Look at the area around the A-7 swarm, the blue, yellow black triangles, and there assigned gold values. These triangles represent areas where the Diorite (host rock) was tested for gold mineralization. The importance of this, is that in that area we had one sample averaging .93 g/t over 7 m. This is telling us, that at least in that area , the diorite is mineralized enough to be economical at todays POG. The diorite IS NOT the gold bearing veins, but a disemination, like what we are looking for in some of the trenching.This important mineralization wasn,t looked at before, because it WAS not economical in 2005. IF, all the diorite/granodiorite contains mineralization averaging 0.4 g/t, and some of our trenching samples show this, this is huge in itself, IMO.
I may also go as far as saying, IF this host rock here is that heavily mineralized, the chances for the anomaly having a higher average grade than .93, is excellent, IMO.

·····

- _Task instructions_
List the colors of the triangles mentioned in the post about gold in the diorite host rock.

- _Given records_
·····

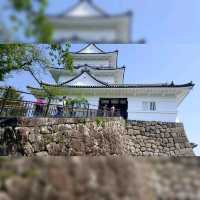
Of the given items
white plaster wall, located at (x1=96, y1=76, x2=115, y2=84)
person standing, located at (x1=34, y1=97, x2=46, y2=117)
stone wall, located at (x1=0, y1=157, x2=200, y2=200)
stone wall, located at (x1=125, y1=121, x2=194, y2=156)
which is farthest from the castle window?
stone wall, located at (x1=0, y1=157, x2=200, y2=200)

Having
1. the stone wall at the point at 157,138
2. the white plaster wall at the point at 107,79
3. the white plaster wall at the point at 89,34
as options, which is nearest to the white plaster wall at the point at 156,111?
the stone wall at the point at 157,138

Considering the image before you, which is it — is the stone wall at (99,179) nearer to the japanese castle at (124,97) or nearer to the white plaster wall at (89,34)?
the white plaster wall at (89,34)

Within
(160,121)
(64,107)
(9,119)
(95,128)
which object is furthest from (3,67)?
(160,121)

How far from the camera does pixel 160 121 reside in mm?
10508

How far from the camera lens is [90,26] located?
3.42ft

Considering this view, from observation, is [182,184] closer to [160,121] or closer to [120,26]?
[120,26]

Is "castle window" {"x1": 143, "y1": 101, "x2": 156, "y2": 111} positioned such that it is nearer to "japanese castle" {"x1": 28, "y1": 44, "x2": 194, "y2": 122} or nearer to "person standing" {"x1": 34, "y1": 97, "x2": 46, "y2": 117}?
"japanese castle" {"x1": 28, "y1": 44, "x2": 194, "y2": 122}

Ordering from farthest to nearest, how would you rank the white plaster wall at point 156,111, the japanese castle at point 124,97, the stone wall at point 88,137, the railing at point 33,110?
1. the japanese castle at point 124,97
2. the white plaster wall at point 156,111
3. the railing at point 33,110
4. the stone wall at point 88,137

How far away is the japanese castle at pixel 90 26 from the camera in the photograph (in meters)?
1.03

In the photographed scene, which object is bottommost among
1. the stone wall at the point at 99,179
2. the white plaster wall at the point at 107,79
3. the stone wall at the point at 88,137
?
the stone wall at the point at 99,179

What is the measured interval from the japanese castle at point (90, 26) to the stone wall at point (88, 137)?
380 centimetres

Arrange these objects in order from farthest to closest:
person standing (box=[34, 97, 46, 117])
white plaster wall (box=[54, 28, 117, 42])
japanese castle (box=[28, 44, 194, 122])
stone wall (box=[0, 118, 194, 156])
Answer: japanese castle (box=[28, 44, 194, 122]) < person standing (box=[34, 97, 46, 117]) < stone wall (box=[0, 118, 194, 156]) < white plaster wall (box=[54, 28, 117, 42])

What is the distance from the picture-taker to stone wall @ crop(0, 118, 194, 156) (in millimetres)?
5087

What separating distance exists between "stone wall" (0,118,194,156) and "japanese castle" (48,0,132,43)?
3800 mm
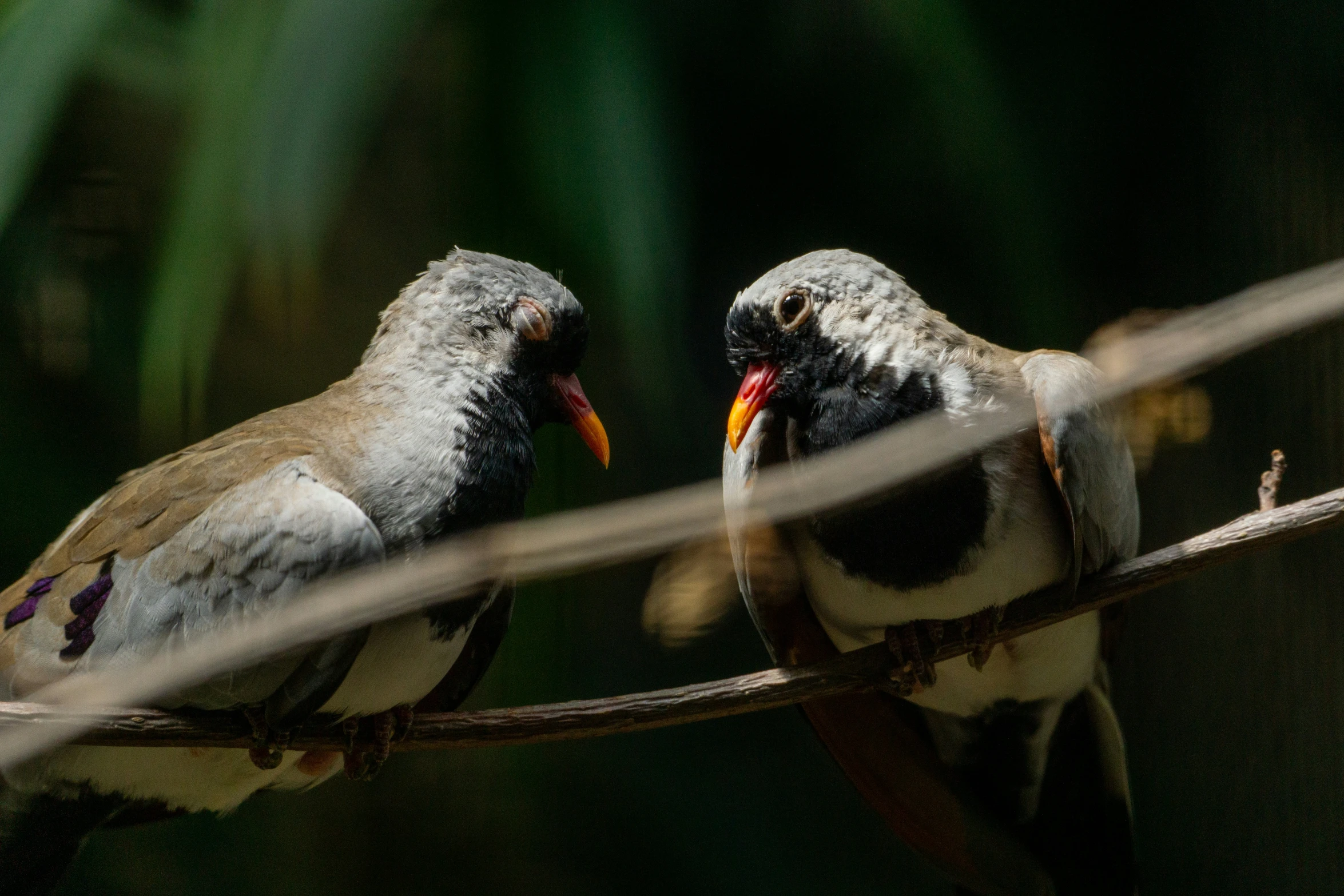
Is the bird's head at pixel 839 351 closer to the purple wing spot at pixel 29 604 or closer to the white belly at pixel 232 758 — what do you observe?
the white belly at pixel 232 758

·····

- _Response to the task_
Blue, yellow, black